Portanto, se do ponto de vista das necessidades da população havia condições de que houvesse políticas públicas que almejasse sanar as condições de miserabilidade, como estabelece a legislação, do ponto de vista de interesses políticos, ideológicos e econômicos essa condição sequer foi levada em consideração, a não ser como forma de propaganda populista dos diversos governos desde a implantação do PROVAP no governo Itamar Franco, até os dias atuais. Além disso, a proposta do PRONAF, em 2001, assegurava a arregimentação de seus recursos para além da atividade tipicamente centrada na agricultura. Essa forma de conceber a utilização dos recursos pode ser expressa através do Decreto nº 3.991 de 30 de Outubro de 2001 que estabelece:

"Art. 5o Para os efeitos deste Decreto, são considerados beneficiários do PRONAF todos aqueles que explorem e dirijam estabelecimentos rurais na condição de proprietários, posseiros, arrendatários, parceiros, comodatários ou parceleiros, desenvolvendo naqueles estabelecimentos atividades agrícolas ou não-agrícolas(...)

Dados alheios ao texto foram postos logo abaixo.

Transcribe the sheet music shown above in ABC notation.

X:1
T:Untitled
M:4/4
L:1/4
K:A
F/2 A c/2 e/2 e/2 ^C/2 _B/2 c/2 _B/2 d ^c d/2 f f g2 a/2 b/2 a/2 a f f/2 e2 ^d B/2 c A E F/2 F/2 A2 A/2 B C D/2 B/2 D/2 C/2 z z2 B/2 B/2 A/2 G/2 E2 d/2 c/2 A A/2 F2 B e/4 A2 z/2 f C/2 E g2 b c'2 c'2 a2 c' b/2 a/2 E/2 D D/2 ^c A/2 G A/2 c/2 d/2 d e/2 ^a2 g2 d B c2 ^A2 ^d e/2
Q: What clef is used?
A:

Parágrafo único. São também beneficiários do Programa os aqüiculturas, pescadores artesanais, silvicultores, extrativistas, indígenas, membros de comunidades remanescentes de quilombos e agricultores assentados pelos programas de acesso à terra do Ministério de Desenvolvimento Agrário (DECRETO nº 3.991 de 30 de Outubro de 2001)."

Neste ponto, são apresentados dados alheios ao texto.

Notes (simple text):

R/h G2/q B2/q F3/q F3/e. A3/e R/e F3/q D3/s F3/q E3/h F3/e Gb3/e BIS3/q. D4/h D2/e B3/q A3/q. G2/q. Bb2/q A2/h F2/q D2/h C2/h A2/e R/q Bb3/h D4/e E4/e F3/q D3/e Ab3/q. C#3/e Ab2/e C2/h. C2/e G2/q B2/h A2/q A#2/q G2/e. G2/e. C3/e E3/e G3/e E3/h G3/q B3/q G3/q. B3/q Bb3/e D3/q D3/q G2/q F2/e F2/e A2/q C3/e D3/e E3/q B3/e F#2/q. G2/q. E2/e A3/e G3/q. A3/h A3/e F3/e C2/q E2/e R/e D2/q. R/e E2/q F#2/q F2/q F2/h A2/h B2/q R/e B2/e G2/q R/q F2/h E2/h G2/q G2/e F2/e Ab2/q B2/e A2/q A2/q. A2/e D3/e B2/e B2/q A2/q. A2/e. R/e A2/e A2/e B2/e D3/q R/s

O que poderia ser um reconhecimento por parte do Governo Federal de que atividades agrícolas ampliadas para aquelas relacionadas a sobrevivência de produtores familiares para além de atividades relacionadas a terra, se tornou, ao ampliar o leque de atendimento do PRONAF sem, em contrapartida, alocar recursos para atender a demanda existente em cada região, em objeto de negociação entre aqueles setores que possuem maior condição de negociação, ou seja, maior poder de pressão frente aos governos. Além disso, ainda estão embutidos os recursos destinados ao processo de organização da distribuição desses recursos.



[1] “CD: Apresentado em julho/2004, o projeto foi apensado ao PL 804/2003. Em julho/2005, dispensado por requerimento do autor e deferimento da Mesa Diretora, o projeto seguiu tramitação em separado, tendo sido despachado, sob apreciação conclusiva, à CAPADR e CCJ. Na CAPADR, sob relatoria do dep. Francisco Turra (PP/RS), foi aprovado em setembro/2005. Para relatoria na CCJ foi designado o dep. Jamil Murad (PCdoB/SP), no mesmo mês, cujo parecer favorável foi aprovado por unanimidade em dezembro/2005. Em março/2006 foi encaminhado ao Senado Federal (PLC 32/2006) (Fonte MDA/NEAD/2006)”.
[2] “Considerou-se produtor a pessoa física ou jurídica que detivesse a responsabilidade da exploração do estabelecimento, quer fosse o mesmo constituído de terras próprias ou de propriedade de terceiros. Os produtores foram classificados em proprietário, arrendatário, parceiro e ocupante (Fonte: IBGE - Censo agropecuário 1995/1996)”.